Comment 60 for bug 34902

Revision history for this message
ed_p (edpizzi) wrote : Re: Ralink Wireless USB/PCMCIA/PCI hangs PC

Here is some additional information:

Playing around in a text console, it appears that the "freeze" is caused by a kernel panic that occurs when we hit a BUG in a bh context at kernel/timer.c, line 411 (in cascade, an inline function that appears in __run_timers, which itself is an inline function that appears in run_timer_softirq, which is run in a bh context).

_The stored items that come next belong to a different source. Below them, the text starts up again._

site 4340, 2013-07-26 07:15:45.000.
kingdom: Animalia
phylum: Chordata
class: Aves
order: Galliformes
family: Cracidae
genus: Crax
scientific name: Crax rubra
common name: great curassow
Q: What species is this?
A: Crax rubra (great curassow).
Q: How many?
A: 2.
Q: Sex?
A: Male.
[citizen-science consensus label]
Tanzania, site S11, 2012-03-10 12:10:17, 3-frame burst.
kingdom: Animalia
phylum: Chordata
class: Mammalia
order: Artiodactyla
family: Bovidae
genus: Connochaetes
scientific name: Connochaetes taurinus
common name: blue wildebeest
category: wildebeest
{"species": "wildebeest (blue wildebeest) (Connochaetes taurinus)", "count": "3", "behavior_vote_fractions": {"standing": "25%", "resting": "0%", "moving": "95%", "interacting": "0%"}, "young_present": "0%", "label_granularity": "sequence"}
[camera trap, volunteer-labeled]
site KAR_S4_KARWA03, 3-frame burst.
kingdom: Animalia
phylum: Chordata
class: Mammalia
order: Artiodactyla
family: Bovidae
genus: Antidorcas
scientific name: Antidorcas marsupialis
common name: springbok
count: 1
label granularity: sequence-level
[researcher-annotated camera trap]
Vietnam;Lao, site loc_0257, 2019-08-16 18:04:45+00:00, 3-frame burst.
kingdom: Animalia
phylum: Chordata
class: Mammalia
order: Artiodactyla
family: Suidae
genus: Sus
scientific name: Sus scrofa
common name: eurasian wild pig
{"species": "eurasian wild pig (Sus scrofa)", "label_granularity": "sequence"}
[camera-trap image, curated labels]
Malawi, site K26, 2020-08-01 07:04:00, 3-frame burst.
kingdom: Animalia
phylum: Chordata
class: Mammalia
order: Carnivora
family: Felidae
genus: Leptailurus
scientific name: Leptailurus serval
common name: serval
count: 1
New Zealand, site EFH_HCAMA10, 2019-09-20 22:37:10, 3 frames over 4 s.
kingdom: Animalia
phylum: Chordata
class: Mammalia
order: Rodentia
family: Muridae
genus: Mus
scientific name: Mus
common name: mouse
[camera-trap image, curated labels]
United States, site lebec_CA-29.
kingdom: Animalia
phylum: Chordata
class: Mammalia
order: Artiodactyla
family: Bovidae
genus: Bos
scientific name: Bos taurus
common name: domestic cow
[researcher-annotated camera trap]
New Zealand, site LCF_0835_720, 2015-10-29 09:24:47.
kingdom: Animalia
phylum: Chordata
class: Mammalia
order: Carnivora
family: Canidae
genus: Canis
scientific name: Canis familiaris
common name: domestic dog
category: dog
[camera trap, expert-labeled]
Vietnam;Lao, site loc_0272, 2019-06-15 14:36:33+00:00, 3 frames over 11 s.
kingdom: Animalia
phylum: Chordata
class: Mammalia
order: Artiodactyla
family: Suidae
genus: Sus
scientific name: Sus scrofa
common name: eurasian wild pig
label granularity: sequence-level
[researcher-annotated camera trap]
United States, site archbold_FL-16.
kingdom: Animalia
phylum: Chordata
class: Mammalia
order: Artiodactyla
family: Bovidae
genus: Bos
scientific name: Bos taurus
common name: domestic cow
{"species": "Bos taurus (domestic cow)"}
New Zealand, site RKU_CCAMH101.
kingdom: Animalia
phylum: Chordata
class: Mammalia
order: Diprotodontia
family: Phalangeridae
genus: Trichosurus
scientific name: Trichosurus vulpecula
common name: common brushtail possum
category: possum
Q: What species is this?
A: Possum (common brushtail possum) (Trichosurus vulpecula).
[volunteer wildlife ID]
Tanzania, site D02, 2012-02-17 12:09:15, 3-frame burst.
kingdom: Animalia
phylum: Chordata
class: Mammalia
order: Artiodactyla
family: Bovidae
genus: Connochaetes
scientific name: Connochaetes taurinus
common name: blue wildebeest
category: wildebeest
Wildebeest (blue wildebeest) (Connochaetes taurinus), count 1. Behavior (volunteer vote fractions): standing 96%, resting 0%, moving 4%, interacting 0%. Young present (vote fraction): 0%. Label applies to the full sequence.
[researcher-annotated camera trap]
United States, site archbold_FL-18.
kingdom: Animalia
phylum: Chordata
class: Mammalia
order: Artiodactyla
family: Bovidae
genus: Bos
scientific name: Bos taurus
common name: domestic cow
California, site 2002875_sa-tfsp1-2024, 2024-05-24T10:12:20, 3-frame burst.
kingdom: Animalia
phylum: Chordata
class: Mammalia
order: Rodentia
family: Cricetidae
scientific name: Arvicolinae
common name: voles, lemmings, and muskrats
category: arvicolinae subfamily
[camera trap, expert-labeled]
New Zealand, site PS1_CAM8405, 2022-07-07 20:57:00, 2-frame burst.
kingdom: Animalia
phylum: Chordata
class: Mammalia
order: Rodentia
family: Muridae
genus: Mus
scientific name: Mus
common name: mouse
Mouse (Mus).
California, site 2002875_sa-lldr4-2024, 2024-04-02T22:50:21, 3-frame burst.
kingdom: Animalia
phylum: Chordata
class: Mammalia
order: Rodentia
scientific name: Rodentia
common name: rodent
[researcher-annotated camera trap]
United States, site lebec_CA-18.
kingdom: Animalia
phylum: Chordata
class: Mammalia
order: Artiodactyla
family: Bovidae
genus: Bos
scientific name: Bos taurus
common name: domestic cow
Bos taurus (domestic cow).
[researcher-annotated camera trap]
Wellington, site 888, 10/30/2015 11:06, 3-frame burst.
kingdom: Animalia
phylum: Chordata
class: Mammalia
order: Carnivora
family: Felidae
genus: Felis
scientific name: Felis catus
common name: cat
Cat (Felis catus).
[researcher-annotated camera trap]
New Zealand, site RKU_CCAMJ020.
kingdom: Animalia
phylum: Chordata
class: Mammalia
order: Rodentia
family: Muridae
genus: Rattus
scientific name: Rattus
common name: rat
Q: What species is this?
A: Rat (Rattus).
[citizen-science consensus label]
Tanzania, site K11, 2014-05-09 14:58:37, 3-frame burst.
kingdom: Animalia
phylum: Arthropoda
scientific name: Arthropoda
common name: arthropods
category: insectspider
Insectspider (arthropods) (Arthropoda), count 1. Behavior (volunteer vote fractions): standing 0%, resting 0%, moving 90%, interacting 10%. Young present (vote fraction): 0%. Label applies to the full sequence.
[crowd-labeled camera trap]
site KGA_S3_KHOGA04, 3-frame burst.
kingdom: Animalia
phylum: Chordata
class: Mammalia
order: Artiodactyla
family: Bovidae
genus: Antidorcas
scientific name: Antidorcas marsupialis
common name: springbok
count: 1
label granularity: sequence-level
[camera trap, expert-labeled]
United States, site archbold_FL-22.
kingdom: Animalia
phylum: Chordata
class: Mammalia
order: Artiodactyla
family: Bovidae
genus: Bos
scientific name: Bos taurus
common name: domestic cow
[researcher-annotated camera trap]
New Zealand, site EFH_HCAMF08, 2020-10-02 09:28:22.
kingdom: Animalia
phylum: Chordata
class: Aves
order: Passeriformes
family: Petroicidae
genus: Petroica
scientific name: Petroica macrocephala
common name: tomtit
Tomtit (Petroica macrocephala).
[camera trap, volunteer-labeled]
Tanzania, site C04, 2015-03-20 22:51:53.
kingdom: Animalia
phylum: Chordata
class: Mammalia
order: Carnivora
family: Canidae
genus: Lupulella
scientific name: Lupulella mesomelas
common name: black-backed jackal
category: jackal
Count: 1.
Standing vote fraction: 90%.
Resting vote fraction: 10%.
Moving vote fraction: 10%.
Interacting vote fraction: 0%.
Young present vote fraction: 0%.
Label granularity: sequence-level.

Here's the trace I was working from. The code indicates that it's line 411 of some file:

Code: ... <0f> 0b 9b 01 ee 03 30 c0 ...

It panics, so I couldn't conclusively trace which file from the panic, but I think it's clearly kernel/timer.c, given the stack trace.

 [<c01259a2>] run_timer_softirq+0x132/0x1d0
 [<c01214ff>] __do_softirq+0x4f/0xb0
 [<c0121595>] do_softirq+0x35/0x40
 [<c0121645>] irq_exit+0x35/0x40
 [<c01059cf>] do_IRQ+0x1f/0x30
 [<c010410a>] common_interrupt+0x1a/0x20

I'm doing some testing now, as to how to fix this. Since this is a double-fault, I'm curious if we can't just disable BUG()'s in the kernel (by recompiling). I don't know if the system will recover or not - it realizes something's wrong, but we panic since it reports the BUG in BH context, not necessarily because the problem is un-recoverable.

I just did a build with big-kernel-lock pre-emption (CONFIG_PREEMPT_BKL) turned off, and I didn't see any touble. So this may be a pre-emption issue. The kernel that had the problem and the one that didn't is a pretty big configuration delta, so I'm still trying to figure out what fixed it.

Still looking...